> [What is needed]
Transcribe the records below exactly as they appear, omitting any pictures.

> [Information given]
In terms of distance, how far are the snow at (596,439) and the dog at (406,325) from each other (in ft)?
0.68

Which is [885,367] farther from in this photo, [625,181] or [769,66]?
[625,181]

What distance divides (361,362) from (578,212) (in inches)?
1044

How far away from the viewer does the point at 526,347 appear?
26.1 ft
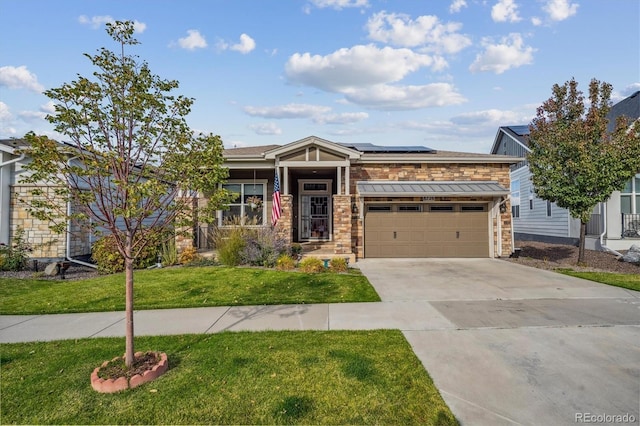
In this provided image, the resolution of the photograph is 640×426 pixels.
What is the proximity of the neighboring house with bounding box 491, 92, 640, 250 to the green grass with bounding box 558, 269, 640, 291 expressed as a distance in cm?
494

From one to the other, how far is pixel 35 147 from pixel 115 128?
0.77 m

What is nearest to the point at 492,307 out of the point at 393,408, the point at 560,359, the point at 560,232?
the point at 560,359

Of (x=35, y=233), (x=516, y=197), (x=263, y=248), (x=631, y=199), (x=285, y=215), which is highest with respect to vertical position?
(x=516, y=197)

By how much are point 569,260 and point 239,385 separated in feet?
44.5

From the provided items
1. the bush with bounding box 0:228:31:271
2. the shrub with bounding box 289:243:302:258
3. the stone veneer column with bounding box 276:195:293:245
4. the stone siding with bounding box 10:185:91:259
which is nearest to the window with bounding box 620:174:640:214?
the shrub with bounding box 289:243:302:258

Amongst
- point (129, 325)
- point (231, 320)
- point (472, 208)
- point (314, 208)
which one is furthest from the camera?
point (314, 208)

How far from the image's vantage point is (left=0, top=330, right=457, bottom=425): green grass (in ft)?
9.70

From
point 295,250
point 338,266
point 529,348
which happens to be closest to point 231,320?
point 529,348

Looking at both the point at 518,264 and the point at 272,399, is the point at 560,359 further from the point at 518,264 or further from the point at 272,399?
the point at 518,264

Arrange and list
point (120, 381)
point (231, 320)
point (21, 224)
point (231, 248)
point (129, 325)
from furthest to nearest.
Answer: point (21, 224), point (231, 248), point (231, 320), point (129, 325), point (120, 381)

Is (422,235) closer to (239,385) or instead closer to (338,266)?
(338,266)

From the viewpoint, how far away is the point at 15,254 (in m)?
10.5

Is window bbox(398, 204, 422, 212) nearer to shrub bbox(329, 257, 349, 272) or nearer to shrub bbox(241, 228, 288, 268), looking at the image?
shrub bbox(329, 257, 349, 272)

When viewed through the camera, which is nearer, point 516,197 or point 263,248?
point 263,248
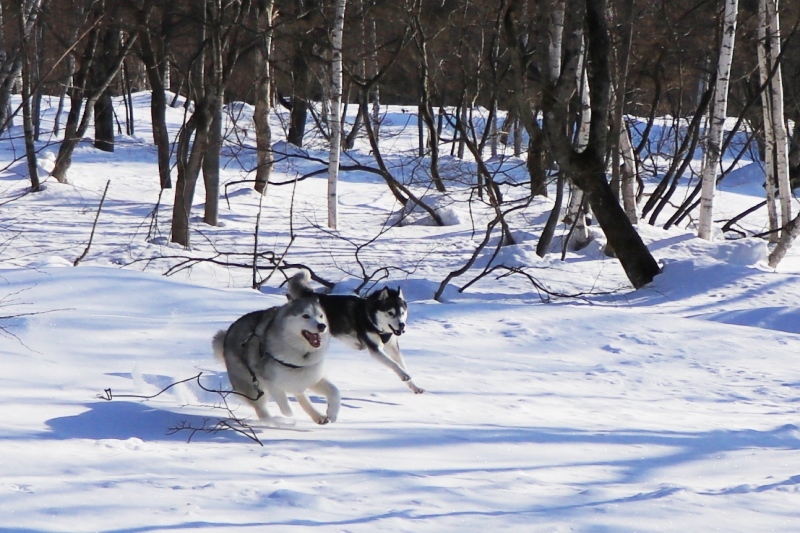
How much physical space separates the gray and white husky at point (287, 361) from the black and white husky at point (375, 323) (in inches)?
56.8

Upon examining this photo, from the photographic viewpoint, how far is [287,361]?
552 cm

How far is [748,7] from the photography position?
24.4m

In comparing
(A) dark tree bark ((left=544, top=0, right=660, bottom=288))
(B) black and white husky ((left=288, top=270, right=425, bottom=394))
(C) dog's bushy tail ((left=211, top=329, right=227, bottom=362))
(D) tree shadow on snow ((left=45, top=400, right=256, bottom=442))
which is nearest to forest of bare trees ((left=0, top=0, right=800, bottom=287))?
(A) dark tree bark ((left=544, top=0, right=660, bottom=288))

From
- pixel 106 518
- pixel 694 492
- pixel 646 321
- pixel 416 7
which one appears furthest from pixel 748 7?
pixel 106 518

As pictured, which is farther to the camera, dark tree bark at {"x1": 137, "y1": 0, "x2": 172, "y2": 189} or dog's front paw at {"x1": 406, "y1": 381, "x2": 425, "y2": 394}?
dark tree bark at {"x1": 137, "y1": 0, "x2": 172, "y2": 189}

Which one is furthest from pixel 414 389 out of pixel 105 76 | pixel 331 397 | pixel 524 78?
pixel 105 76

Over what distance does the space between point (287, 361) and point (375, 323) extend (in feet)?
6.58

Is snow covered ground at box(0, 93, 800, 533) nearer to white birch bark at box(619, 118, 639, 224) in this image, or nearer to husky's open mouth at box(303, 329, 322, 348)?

> [Task answer]
In terms of distance, how far are the snow at (596,439) and the dog at (406,325) from each other (in ft)?
0.68

Which is [885,367] farther from in this photo, [625,181] or [769,66]?
[625,181]

What distance divides (361,362) from (578,212) (in inches)?
1044

How far away from the viewer does the point at 526,347 appear?
26.1 ft
In this provided image, the resolution of the photograph is 640×426 pixels.
What is the proximity of the neighboring house with bounding box 491, 92, 640, 250 to the green grass with bounding box 558, 269, 640, 291 expressed as a distance in cm?
494

From one to the other, how far is pixel 35 147 from pixel 115 128?
0.77 m

What is nearest to the point at 492,307 out of the point at 393,408, the point at 560,359, the point at 560,232?
the point at 560,359

Of (x=35, y=233), (x=516, y=197), (x=263, y=248), (x=631, y=199), (x=285, y=215), which is highest with respect to vertical position?
(x=516, y=197)

By how much are point 569,260 and point 239,385 separated in feet?
44.5

From the provided items
1. the bush with bounding box 0:228:31:271
2. the shrub with bounding box 289:243:302:258
3. the stone veneer column with bounding box 276:195:293:245
4. the stone siding with bounding box 10:185:91:259
which is nearest to the window with bounding box 620:174:640:214?
the shrub with bounding box 289:243:302:258

Amongst
- point (129, 325)
- point (231, 320)
- point (472, 208)
- point (314, 208)
which one is furthest from the camera?
point (314, 208)

How far from the image's vantage point is (left=0, top=330, right=457, bottom=425): green grass (in ft)?
9.70

From
point 295,250
point 338,266
point 529,348
which happens to be closest to point 231,320?
point 529,348

Looking at both the point at 518,264 and the point at 272,399, is the point at 560,359 further from the point at 518,264 or further from the point at 272,399?
the point at 518,264

Arrange and list
point (120, 381)
point (231, 320)
point (21, 224)
point (231, 248)
point (129, 325)
from furthest to nearest.
Answer: point (21, 224), point (231, 248), point (231, 320), point (129, 325), point (120, 381)

Is (422,235) closer to (239,385) or instead closer to (338,266)?
(338,266)

From the viewpoint, how far away is the point at 15,254 (in m)?
10.5

Is window bbox(398, 204, 422, 212) nearer to shrub bbox(329, 257, 349, 272) or nearer to shrub bbox(241, 228, 288, 268), looking at the image?
shrub bbox(329, 257, 349, 272)

When viewed through the camera, which is nearer, point 516,197 or point 263,248?
point 263,248
How much physical space separates the gray and white husky at point (287, 361) from the black and white husky at point (375, 323) (in inches)?
56.8

Upon examining this photo, from the photographic viewpoint, how far is [287,361]?
552 cm

How far is [748,7] from the photography position?
24.4m

In comparing
(A) dark tree bark ((left=544, top=0, right=660, bottom=288))
(B) black and white husky ((left=288, top=270, right=425, bottom=394))
(C) dog's bushy tail ((left=211, top=329, right=227, bottom=362))
(D) tree shadow on snow ((left=45, top=400, right=256, bottom=442))
which is nearest to forest of bare trees ((left=0, top=0, right=800, bottom=287))?
(A) dark tree bark ((left=544, top=0, right=660, bottom=288))

From
- pixel 106 518
- pixel 694 492
- pixel 646 321
- pixel 416 7
which one appears furthest from pixel 748 7?
pixel 106 518

As pictured, which is farther to the camera, dark tree bark at {"x1": 137, "y1": 0, "x2": 172, "y2": 189} or dog's front paw at {"x1": 406, "y1": 381, "x2": 425, "y2": 394}?
dark tree bark at {"x1": 137, "y1": 0, "x2": 172, "y2": 189}

Which one is furthest from pixel 414 389 out of pixel 105 76 | pixel 331 397 | pixel 524 78?
pixel 105 76

Over what distance does the space between point (287, 361) and point (375, 323) extend (in feet)?
6.58

Is snow covered ground at box(0, 93, 800, 533) nearer to white birch bark at box(619, 118, 639, 224) in this image, or nearer to husky's open mouth at box(303, 329, 322, 348)?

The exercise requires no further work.